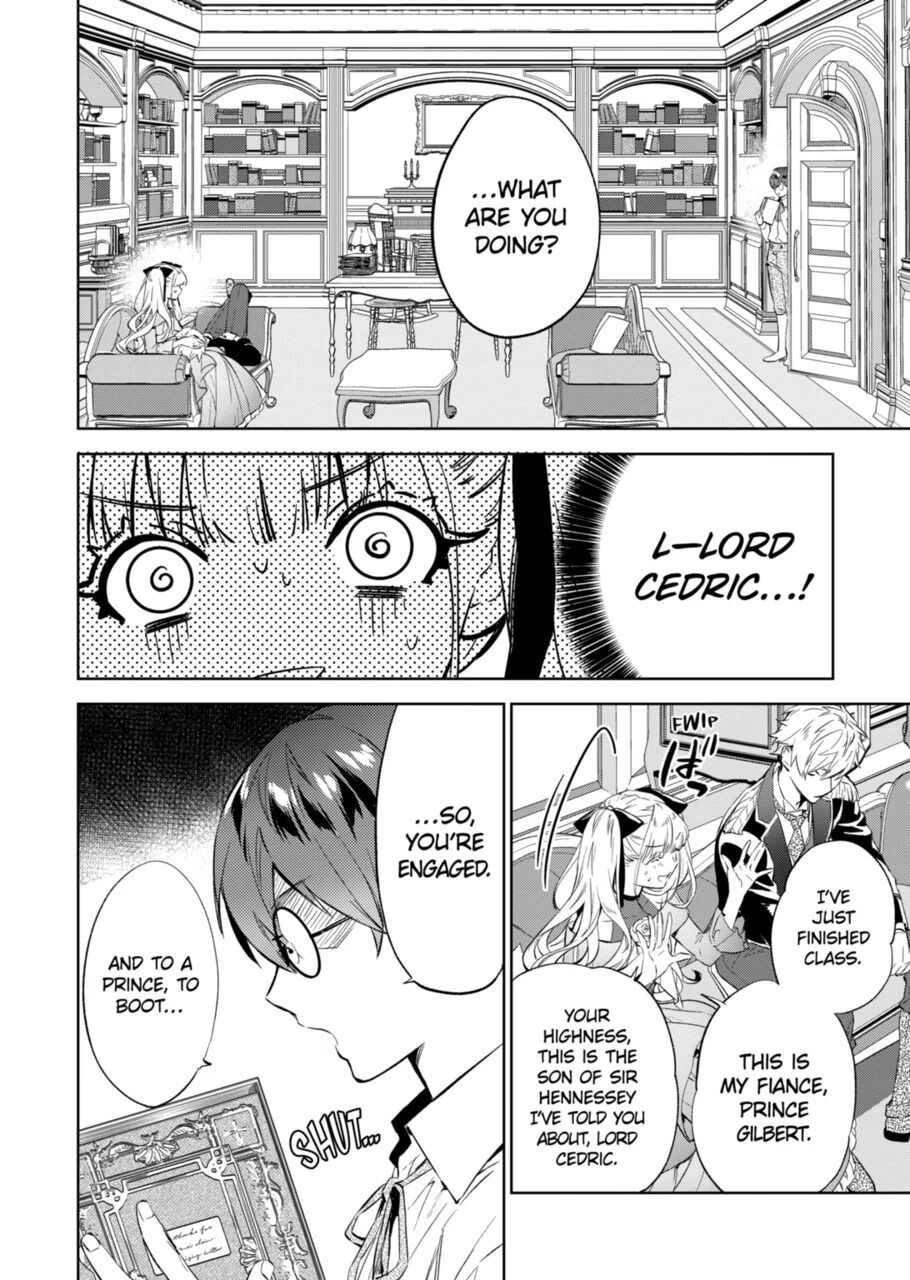 Page 10 of Chapter 8.1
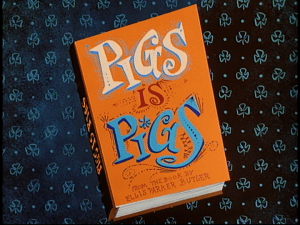 vlcsnap-2013-05-21-04h26m08s43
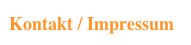Kontakt / Impressum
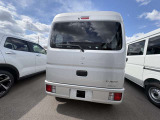当社ではお車の販売を岡山県・香川県に在住のお客様、岡山県・香川県に隣接する県に在住のお客様のみとさせて頂いております。誠に勝手ながら、ご理解とご協力を賜りますようお願い申し上げます。
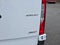 2026 Mercedes-Benz Sprinter 2500 High Roof I4 Diesel HO 170 AWD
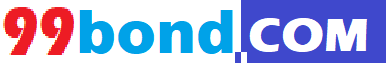 99bond.com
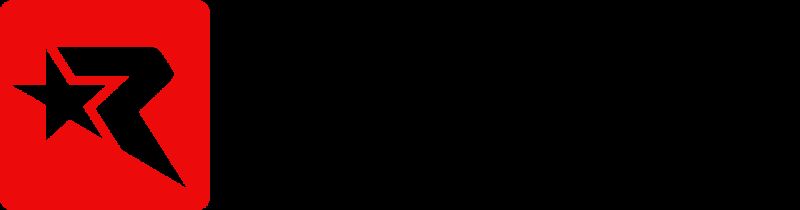 LEER Now Carries RIGID: Premium LED Lighting Solutions for Every Adventure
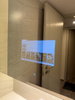 listing thumbnail image 9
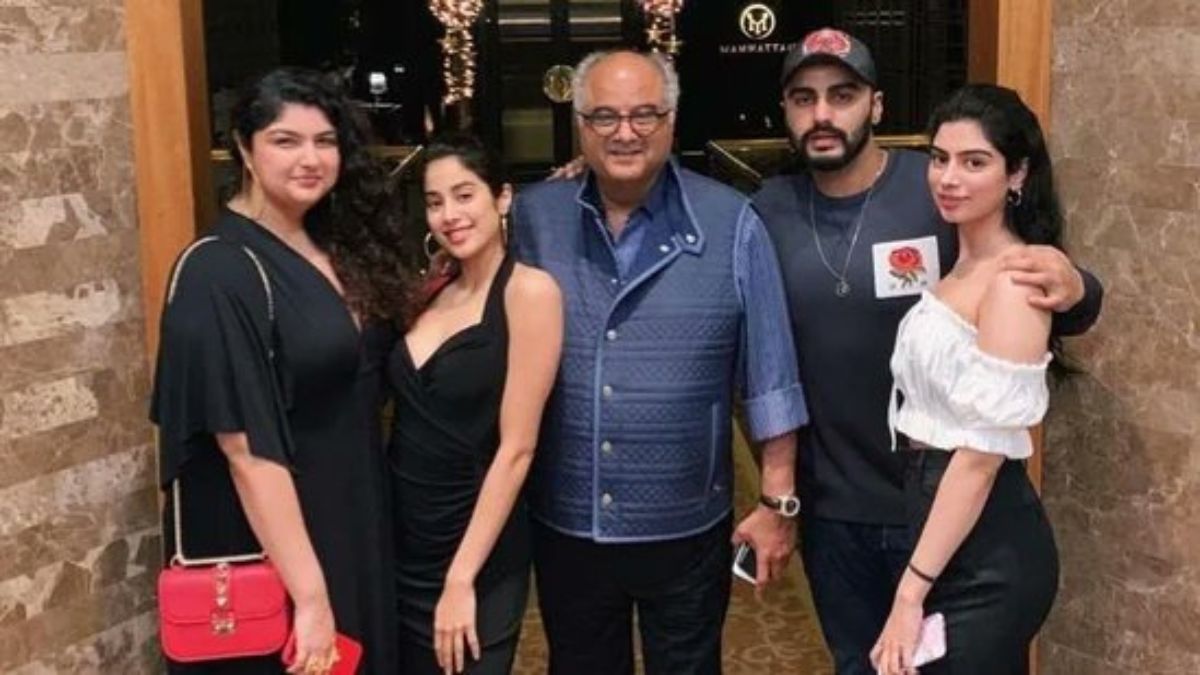 5-half-siblings-with-unconditional-love-relationship-in-bollywood-see-list-specials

Exercise directions -
Give back every line of the listing above word for word, dropping the picture markers.

Task output -
 Page 10 of Chapter 8.1
 vlcsnap-2013-05-21-04h26m08s43
Kontakt / Impressum
当社ではお車の販売を岡山県・香川県に在住のお客様、岡山県・香川県に隣接する県に在住のお客様のみとさせて頂いております。誠に勝手ながら、ご理解とご協力を賜りますようお願い申し上げます。
 2026 Mercedes-Benz Sprinter 2500 High Roof I4 Diesel HO 170 AWD
 99bond.com
 LEER Now Carries RIGID: Premium LED Lighting Solutions for Every Adventure
 listing thumbnail image 9
 5-half-siblings-with-unconditional-love-relationship-in-bollywood-see-list-specials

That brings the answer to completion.